What we didn’t know at the time, but do now, is that while Mr Varley and Mr Diamond were frantically negotiating with the Americans, the Barclays executive Roger Jenkins, who was among those charged last week, and Ms Staveley were negotiating with Sheikh Hamad bin Jassim bin Jabr Al Thani (or HBJ), to raise the extra capital they needed to complete the Lehman deal. A month later the banking system went into meltdown and all the British banks were summoned to the Treasury where three of them – Lloyds, HBOS and RBS – were required to accept £37 billion (then about Dh237bn) of state capital between them. The UK government ended up owning 43 per cent of Lloyds/HBOS and more than 80 per cent of RBS. To the astonishment of the other bank chief executives, Barclays, alone of the Big Four clearing banks, escaped the stigma of state control by raising more than £7bn from private sources. How did it do that when the markets were closed and no bank could raise a cent in new capital? Now we know – it already had the money lined up. It just used it for a different purpose. Mr Varley and Mr Diamond were hugely disappointed to lose the Lehman deal but they made the most of it a few weeks later by buying the assets they wanted, leaving the liabilities behind – not the deal they originally wanted but actually, as things turned out, a much, much better one. Barclays originally thought there was a net deficit in Lehman of about US$10bn. A study in 2013 estimated that Lehman was actually “in the hole” for at least $100bn, and perhaps $200bn – which would have brought down not just Barclays but the whole British economy.
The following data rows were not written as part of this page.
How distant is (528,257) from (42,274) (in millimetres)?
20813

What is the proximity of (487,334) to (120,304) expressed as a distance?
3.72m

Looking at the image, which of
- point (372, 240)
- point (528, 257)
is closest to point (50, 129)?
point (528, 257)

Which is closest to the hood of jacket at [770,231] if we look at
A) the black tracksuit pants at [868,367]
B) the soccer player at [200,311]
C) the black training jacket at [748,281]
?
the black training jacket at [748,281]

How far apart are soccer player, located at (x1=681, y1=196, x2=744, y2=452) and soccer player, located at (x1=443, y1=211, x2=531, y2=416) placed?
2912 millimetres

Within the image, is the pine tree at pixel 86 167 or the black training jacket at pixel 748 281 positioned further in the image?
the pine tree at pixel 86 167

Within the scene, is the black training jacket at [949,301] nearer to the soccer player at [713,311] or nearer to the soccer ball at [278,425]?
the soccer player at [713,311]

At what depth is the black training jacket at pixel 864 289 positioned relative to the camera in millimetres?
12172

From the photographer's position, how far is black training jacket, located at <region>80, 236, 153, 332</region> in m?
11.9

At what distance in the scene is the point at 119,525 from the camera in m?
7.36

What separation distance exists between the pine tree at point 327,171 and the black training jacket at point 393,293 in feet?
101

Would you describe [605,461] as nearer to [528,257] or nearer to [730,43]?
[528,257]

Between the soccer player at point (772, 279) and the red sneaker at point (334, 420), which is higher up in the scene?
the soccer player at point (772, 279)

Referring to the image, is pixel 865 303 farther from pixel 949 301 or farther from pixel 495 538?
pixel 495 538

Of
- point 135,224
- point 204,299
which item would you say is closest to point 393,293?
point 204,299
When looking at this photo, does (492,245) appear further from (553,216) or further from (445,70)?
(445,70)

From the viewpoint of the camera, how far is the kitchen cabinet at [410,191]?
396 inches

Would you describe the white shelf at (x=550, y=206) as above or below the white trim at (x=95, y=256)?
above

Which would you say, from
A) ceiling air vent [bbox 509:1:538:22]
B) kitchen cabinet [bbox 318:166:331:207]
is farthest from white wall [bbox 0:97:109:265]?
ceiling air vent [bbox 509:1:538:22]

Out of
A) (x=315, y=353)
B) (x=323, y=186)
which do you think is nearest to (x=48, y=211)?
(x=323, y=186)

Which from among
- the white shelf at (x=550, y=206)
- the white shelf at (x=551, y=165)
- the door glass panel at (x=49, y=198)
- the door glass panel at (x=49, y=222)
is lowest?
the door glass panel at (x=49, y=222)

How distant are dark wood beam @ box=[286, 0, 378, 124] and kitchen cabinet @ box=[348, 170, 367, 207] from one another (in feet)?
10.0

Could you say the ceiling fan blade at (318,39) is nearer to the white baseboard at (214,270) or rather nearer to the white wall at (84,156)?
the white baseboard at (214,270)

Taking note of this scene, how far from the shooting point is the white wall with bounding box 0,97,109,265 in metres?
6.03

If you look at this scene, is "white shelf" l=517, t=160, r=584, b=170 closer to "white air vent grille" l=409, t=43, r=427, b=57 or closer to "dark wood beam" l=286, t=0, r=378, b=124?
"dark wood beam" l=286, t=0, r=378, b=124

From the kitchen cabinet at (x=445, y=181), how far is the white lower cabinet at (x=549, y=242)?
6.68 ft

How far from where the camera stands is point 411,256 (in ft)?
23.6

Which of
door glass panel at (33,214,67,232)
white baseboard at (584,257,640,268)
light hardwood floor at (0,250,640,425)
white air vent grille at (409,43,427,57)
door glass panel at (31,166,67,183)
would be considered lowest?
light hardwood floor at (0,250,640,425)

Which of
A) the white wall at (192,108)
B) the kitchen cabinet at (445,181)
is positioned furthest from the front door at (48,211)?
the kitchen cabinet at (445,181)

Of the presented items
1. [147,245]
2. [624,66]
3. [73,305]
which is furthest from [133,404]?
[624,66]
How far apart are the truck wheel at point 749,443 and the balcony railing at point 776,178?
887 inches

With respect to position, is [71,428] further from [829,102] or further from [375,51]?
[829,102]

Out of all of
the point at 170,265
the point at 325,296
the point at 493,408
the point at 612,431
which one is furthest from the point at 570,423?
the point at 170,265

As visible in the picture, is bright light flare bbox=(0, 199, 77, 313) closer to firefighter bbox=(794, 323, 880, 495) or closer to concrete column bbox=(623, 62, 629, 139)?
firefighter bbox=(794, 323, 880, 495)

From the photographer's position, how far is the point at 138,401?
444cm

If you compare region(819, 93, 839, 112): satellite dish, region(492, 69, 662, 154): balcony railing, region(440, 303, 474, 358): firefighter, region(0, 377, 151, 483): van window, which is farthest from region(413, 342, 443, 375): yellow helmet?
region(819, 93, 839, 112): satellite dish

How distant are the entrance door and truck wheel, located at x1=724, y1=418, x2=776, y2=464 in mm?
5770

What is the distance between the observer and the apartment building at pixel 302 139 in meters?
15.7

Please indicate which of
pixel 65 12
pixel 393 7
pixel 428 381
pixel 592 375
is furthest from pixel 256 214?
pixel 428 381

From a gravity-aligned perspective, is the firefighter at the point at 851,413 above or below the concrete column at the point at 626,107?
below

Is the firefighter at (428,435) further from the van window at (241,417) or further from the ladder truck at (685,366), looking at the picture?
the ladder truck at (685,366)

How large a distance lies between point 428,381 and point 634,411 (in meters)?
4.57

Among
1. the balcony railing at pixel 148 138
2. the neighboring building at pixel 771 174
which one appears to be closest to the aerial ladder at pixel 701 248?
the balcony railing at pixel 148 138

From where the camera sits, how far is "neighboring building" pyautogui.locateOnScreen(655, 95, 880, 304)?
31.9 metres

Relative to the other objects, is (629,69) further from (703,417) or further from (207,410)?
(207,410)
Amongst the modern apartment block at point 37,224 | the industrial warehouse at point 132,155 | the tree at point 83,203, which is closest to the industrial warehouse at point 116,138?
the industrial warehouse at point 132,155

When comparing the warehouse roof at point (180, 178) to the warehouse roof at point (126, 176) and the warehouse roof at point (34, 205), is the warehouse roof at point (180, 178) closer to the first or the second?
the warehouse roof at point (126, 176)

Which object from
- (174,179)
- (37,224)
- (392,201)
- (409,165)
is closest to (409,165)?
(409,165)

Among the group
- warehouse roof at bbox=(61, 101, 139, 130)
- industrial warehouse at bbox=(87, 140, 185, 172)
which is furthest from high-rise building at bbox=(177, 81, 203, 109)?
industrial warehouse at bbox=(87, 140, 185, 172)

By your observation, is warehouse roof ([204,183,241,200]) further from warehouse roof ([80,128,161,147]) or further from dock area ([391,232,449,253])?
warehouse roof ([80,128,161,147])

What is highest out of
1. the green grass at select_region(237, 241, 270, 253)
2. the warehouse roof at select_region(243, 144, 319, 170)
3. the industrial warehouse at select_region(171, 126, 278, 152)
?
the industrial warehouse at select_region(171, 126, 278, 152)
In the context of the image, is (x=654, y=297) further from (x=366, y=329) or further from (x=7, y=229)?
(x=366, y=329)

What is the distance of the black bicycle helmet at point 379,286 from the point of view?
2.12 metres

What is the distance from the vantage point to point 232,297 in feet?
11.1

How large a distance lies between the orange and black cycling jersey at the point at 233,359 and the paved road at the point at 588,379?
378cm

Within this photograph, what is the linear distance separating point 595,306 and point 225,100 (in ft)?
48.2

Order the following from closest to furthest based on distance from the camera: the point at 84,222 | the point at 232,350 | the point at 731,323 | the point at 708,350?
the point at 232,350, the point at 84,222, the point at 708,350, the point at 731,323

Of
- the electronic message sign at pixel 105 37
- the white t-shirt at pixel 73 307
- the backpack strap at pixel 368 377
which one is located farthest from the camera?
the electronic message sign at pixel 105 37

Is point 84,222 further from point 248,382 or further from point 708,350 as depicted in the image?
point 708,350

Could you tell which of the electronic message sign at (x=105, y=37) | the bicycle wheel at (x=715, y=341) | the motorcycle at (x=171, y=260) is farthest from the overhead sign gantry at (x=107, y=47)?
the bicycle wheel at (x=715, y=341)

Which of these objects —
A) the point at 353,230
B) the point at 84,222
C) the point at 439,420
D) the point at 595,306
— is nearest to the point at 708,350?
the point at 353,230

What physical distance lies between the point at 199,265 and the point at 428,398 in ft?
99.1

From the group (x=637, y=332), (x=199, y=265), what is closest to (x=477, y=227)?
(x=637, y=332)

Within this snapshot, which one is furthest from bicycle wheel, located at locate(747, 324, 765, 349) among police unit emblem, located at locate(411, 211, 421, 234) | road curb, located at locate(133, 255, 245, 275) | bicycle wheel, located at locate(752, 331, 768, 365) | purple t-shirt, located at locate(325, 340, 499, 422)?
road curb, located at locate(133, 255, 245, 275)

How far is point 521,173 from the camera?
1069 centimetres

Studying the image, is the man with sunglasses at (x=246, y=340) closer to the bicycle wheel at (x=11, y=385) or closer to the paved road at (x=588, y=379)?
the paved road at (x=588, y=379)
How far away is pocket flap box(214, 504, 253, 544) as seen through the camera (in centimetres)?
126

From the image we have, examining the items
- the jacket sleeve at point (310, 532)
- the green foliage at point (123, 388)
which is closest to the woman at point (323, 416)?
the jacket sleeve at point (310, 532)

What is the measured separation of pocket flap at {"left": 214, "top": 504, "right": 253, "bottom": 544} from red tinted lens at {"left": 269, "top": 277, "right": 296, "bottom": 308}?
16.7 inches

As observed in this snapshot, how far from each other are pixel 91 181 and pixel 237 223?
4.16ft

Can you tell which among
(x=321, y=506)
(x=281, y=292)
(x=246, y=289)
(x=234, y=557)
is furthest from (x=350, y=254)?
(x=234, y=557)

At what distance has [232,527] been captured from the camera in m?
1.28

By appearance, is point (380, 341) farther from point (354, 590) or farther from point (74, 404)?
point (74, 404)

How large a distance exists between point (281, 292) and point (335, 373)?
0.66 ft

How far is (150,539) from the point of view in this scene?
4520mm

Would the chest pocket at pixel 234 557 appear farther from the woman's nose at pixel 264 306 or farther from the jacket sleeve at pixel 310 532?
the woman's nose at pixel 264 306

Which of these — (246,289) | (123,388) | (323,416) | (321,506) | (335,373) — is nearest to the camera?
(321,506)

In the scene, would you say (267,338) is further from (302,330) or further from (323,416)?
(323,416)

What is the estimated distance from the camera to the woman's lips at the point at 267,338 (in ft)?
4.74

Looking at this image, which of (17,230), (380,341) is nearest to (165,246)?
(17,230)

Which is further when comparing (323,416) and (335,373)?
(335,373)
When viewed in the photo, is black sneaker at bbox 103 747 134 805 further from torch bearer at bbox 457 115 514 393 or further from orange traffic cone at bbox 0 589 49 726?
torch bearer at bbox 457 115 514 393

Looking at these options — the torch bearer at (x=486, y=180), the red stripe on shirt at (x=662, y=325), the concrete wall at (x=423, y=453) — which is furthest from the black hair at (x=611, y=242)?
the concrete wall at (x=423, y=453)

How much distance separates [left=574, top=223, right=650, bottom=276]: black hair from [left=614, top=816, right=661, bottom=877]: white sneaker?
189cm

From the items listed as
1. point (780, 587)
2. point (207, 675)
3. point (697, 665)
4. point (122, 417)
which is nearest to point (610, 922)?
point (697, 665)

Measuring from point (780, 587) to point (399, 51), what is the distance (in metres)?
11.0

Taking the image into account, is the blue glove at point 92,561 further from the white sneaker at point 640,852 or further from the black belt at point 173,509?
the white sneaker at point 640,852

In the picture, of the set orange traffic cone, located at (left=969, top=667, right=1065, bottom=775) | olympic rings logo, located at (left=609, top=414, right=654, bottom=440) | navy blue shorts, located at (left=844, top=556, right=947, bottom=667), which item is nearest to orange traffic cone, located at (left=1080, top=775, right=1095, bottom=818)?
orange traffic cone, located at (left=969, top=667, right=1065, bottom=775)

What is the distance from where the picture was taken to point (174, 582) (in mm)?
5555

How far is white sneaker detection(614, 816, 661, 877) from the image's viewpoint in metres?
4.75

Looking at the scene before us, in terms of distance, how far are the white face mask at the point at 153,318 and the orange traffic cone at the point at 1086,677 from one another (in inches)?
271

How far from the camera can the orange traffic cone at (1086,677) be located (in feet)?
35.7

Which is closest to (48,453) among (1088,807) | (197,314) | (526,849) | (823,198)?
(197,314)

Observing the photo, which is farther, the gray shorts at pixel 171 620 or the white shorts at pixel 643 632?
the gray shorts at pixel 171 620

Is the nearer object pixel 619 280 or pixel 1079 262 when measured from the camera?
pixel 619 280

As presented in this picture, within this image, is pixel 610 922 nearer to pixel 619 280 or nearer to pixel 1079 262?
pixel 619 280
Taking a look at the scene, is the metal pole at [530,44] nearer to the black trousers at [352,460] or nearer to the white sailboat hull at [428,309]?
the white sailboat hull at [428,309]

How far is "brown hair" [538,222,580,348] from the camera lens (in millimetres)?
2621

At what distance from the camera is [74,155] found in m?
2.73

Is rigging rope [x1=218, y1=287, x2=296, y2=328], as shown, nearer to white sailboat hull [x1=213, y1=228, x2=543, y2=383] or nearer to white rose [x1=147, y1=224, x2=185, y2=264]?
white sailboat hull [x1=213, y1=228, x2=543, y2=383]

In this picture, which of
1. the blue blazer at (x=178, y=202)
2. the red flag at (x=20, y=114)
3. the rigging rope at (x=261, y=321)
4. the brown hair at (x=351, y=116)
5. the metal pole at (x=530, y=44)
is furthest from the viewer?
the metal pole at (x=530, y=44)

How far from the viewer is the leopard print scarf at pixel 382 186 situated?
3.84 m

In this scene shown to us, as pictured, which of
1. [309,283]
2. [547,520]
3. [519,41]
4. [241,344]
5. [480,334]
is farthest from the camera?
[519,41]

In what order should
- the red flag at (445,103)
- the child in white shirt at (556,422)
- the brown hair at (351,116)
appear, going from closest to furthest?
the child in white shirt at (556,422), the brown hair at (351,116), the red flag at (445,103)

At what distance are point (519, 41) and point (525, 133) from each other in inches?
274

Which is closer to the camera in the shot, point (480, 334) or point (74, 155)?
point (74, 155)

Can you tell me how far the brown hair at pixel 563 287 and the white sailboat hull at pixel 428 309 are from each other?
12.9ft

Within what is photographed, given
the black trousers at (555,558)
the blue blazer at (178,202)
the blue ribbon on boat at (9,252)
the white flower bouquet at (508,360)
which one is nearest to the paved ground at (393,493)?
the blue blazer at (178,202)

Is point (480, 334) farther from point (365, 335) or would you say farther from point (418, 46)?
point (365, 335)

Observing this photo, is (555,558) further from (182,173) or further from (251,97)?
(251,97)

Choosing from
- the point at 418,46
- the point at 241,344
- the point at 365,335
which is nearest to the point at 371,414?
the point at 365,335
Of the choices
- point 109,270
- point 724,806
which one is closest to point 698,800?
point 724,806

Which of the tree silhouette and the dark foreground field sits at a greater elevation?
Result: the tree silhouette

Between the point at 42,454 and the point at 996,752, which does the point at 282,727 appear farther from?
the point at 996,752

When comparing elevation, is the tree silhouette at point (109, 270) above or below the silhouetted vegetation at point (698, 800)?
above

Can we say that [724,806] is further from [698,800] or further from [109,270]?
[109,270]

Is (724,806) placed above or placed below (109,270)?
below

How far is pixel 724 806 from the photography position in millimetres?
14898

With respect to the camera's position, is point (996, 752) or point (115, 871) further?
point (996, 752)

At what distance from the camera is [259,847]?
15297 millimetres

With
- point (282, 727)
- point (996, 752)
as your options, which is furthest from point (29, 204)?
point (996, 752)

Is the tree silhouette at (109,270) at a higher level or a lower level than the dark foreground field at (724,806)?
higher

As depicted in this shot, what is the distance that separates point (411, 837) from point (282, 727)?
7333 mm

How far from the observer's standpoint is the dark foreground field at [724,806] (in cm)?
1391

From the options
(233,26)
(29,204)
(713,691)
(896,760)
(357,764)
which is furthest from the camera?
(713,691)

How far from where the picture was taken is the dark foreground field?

So it was a lucky escape for the British government and for HBJ, who would have lost all his money. But it is not so lucky for Mr Varley, Mr Jenkins and the other two former executives who now face charges of fraud over the terms of the deal struck with the Qataris. They will literally be in the dock on July 3 for a case that will probably run for years and which could, if they are found guilty, result in them doing up to 10 years in jail.
The irony is that the charges relate, not to what they did to precipitate the financial crisis – but what they did to avoid it. I think we’d all feel better if the real culprits, notably the former chief of RBS, Fred Goodwin, were in the dock instead.